- WHAT YOU WILL DO -
In the rows below, rewrite the lines starting at the line that has "Viewing the image" and ending after the line that has "which element is", swapping "wooden plank" for "wooden board" and leaving everything else as is.

- SUPPLIED MATERIAL -
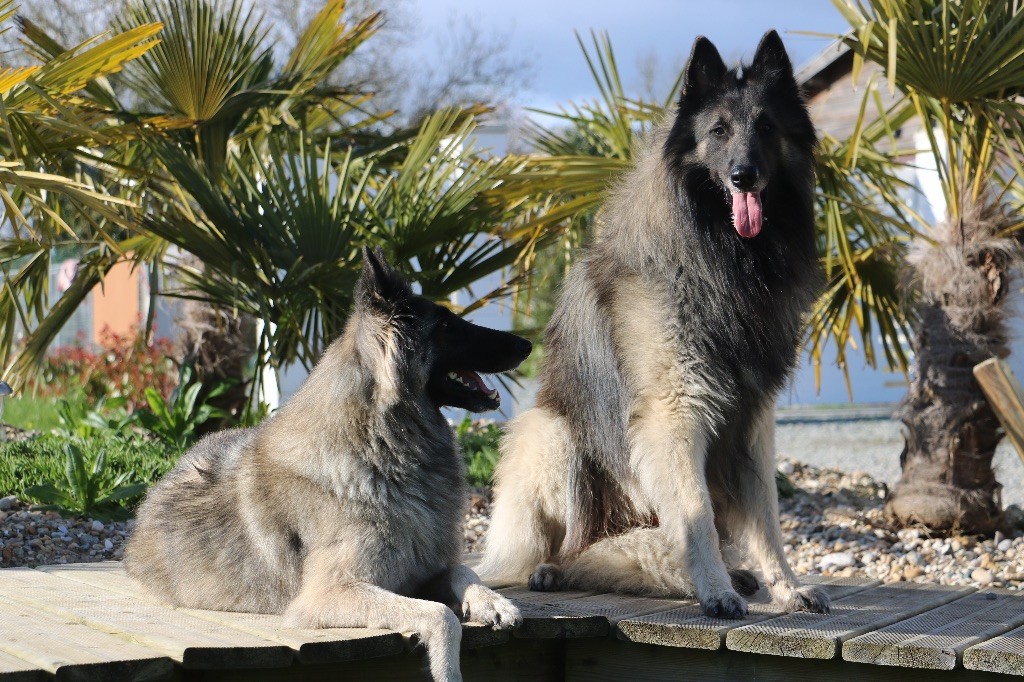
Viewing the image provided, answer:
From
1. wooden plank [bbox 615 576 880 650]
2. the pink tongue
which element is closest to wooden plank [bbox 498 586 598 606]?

---

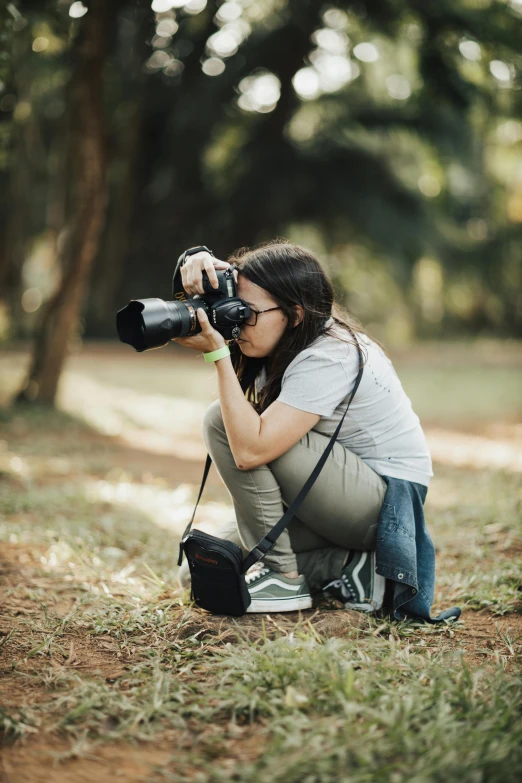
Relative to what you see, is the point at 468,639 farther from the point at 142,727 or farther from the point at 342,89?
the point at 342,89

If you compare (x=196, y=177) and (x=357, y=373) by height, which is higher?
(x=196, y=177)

- WRITTEN RESPONSE -
Viewing the image provided, answer:
From
1. wooden board [bbox 615 576 880 650]
2. the pink tongue
which element is closest to wooden board [bbox 498 586 598 606]?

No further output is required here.